ActiveGuard, whether installed in a room with previous bed bug activity history or not, appeared to prevent any incident from transforming into an infestation requiring treatment. This is certainly most evident in those rooms with an incident history that had previously transformed into an infestation requiring treatment.

Author’s acknowledgement: I would like to extend thanks to Donald Manning, director of housing, Jewish Association Serving the Aged, for allowing us to conduct this demonstration in an effort to improve the “quality of life” of the facility’s residents. Further, special thanks go to both Thia Wellington-Gardner and Olga Golovan whose guidance and assistance were crucial to the successful conduct of this demonstration and ensuing results. Finally, I would like to extend special thanks to Jim Ballard, Ph.D.; Joseph Latino, Allergy Technologies; and Rick Allen, A.C.E., of Residex for their technical guidance. This study would not have been possible without their time and donation of the ActiveGuard Mattress Liners.

The author is director at M&M Environmental, New York City.

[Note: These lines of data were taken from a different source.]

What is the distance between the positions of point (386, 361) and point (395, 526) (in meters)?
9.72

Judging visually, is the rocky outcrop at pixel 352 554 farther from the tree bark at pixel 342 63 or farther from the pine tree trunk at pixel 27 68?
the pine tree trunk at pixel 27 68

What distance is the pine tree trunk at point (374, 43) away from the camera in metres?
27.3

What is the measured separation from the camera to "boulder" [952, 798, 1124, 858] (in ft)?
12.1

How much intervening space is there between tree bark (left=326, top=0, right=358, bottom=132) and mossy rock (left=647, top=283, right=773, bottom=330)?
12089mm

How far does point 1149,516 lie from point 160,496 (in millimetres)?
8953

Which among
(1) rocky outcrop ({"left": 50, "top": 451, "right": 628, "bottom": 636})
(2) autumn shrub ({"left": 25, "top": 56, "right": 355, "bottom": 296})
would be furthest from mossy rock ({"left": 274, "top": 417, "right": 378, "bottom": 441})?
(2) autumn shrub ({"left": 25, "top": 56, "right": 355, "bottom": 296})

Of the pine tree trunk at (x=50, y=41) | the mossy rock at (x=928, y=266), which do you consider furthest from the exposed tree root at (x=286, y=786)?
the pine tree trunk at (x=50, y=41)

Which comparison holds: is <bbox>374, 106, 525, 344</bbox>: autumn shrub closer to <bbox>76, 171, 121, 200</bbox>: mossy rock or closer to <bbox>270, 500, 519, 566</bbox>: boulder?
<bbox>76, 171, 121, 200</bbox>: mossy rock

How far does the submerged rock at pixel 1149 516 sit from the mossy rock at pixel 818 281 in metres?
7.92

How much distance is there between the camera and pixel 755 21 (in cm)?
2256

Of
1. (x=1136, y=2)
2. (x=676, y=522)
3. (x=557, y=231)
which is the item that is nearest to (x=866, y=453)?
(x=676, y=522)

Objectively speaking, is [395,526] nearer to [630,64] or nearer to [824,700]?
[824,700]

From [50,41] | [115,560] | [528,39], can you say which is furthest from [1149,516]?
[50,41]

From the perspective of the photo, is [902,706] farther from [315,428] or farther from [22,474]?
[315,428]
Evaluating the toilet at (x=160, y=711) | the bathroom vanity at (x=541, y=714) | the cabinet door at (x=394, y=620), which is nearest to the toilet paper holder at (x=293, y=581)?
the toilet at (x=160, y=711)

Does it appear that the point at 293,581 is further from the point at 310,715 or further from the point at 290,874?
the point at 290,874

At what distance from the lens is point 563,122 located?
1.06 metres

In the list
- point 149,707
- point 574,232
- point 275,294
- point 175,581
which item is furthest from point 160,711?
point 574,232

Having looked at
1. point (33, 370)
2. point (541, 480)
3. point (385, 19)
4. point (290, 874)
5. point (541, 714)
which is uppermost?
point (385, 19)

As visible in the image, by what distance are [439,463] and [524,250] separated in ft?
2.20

Ballard, J.B. 2011. The installation of ActiveGuard Mattress Liners for the prevention of bed bug infestation in hotel rooms. PCT online digital edition 39(11):A1-4.
Ballard, J.B., P. Alley, D. Reeder, and J. Latino. 2011. Controlling bed bugs in transient housing facilities. Pest Control Technology 39(8): 82,84,86,87, and 88.
Jones, S.C., J.L. Bryant and S.A. Harrison. 2013. Behavioral responses of the bed bug to permethrin-impregnated ActiveGuard fabric. Insects. 4:230-40.
Jones, S.C., J.L. Bryant and S.F. Sivakoff. 2015. Sublethal Effects of ActiveGuard Exposure on Feeding Behavior and Fecundity of the Bed Bug (Hemiptera: Cimicidae), Journal of Medical Entomology, 1-6 (2015); DOI: 10.1093/jme/tjv008.
Fenner, J. 2016. Do Not Disturb, PCT Magazine, pp. 110-116. June 2016.